Mr Boxt, who is aligned to the Democrats, said: “I feel like Scotland is today where the United States was maybe four or five years ago. In the United States, there’s very enthusiastic support from the right-wing [parties] and then you see in the centre there’s a resignation that fracking is here to stay.

“The fear mongering that we saw in the United States a few years back has dissipated. Quite honestly the scientific technology has grown at a pace that may not be matched in a lot of other industries – on how to access, extract and how to synthesise natural gas.

“It has come on so quickly that it’s deflated the sails of those who have been anti-fracking.

“I would be shocked if Scotland wasn’t supportive of fracking in five years.”

Parts of Mid, East and West Lothian, which are rich in shale deposits, face being put out to tender for fracking later this year by the UK Department for Energy and Climate Change.

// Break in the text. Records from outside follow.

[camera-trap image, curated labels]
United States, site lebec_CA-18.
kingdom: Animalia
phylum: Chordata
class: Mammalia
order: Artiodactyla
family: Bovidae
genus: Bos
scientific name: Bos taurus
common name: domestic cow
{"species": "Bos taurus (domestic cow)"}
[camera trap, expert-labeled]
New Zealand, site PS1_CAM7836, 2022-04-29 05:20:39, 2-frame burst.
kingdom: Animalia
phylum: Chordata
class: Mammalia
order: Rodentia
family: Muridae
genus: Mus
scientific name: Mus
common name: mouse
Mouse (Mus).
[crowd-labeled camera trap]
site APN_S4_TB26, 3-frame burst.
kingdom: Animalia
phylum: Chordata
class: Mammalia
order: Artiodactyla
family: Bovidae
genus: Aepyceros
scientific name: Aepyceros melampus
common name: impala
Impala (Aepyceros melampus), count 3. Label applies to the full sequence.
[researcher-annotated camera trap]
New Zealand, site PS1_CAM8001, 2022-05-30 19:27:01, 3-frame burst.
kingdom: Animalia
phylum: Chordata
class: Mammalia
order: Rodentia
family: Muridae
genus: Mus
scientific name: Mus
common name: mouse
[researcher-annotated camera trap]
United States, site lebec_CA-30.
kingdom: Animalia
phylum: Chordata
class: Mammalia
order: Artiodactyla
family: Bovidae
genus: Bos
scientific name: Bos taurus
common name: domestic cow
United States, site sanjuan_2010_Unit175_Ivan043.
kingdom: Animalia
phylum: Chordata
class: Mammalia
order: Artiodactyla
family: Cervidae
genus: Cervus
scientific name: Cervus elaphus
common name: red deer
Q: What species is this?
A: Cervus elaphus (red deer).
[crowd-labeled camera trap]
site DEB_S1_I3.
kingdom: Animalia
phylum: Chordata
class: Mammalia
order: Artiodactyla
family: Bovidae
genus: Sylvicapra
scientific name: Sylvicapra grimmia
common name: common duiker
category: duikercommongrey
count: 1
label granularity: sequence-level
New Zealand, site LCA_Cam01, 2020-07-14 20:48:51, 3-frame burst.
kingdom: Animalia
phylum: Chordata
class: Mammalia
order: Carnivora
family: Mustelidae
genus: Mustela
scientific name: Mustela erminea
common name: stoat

Hydraulic fracturing, known as fracking, which has sparked ugly protests this month in West Sussex, is the process of drilling and injecting fluid into the ground at a high pressure to crack shale rocks and release natural gas. Shale beds provided just one per cent of America’s natural gas supply in 2000, but that figure has since soared to nearly 25 per cent.

Mr Moran, a Republican campaign manager pollster, said the US was approaching “energy independence” in part because of fracking.

He said an independent Scotland could similarly benefit from the controversial method of extracting gas, but said campaigners faced a “very high hurdle” to achieve a majority Yes vote at next year’s independence referendum.

Pressure group Frack Off fears widespread gas extraction would lead to a network of roads and pipelines that would result in more water and air pollution.

Referendum high on the agenda

The Festival of Politics closes tomorrow after bringing together heavyweight debaters with the elite of Scottish politics.

The referendum featured highly as a topic, as did Scotland’s defence capabilities. A spokeswoman said: “This year’s festival is sharp, relevant and brings together the best thinkers and commentators in their field to discuss the big issues of the day.”

The festival runs in the Scottish Parliament.